Cysteine-rich protein 61 is an extracellular matrix-associated signaling protein that belongs to the CCN family of proteins that include connective tissue growth factor (CTGF), nephroblastoma overexpressed (NOV) and the Wnt-induced secreted proteins (WISP) proteins [22–28]. CYR61 is a potent stimulator of angiogenesis and mesenchymal stem cell expansion and differentiation . VEGF stimulates CYR61 mRNA and protein expression in osteoblasts and increases endothelial cell migration . CCN1/Cyr61 is up-regulated at the early stage of Wnt3A stimulation and RNA interference-mediated knockdown of CCN1/Cyr61 expression diminished Wnt3A-induced osteogenic differentiation . Additionally, Cyr61 also modulates Wnt activity in Xenopus oocytes by binding to the Wnt co-receptor, LRP6 [29, 30]. Cyr61 also inhibits osteoclastogenesis . Additionally, factors which regulate bone turnover and formation such as TGFβ, BMP2, and cortisol increase CYR61 mRNA and protein levels . Our data suggest that sclerostin potentiates Cyr61-mediated cell growth and vascular migration and alters Cyr61-mediated cellular adhesion.

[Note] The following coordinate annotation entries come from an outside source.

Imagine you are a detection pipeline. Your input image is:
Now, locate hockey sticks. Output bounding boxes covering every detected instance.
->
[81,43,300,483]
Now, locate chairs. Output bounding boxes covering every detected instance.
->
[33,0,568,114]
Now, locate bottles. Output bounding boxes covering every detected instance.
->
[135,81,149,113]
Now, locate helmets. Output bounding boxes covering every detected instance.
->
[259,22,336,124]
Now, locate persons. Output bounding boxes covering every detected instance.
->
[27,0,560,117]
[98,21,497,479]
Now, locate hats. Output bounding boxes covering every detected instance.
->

Cyr61 and other members of the CCN family of proteins are multi-domain proteins comprised of (from the N-terminus to the C-terminus) an insulin-like growth factor binding protein-like domain, a Von Willebrand’s factor type C repeat module, a thrombospondin type 1 module and a cystine knot-containing module . The amino acid residues/domains of sclerostin that are responsible for binding to Cyr61 are not known. Since the cDNA inserts contained within the “prey” plasmids express the C-terminal cystine-knot region of Cyr 61, it is likely that this domain of Cyr61 is responsible, at least in part, for the binding of Cyr61 to sclerostin. Sclerostin might regulate bone formation by binding to the cystine knot-containing module of CYR61.

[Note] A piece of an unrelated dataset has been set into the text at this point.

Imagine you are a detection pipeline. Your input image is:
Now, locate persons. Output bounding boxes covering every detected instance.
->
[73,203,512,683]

In summary, we have demonstrated that sclerostin binds to Cyr61, a Wnt-regulated and Wnt-regulating protein, and regulates its activity with respect to cellular adhesion, vascular migration and cell growth. We also confirm that sclerostin is bound by rBMP6 and LRP5. Thus, it is likely that sclerostin has multiple pathways of action that converge on Wnt-mediated signaling.
Supported by NIH grants DK 76829 and DK 77669 (to RK) and HL70567-07 (DM).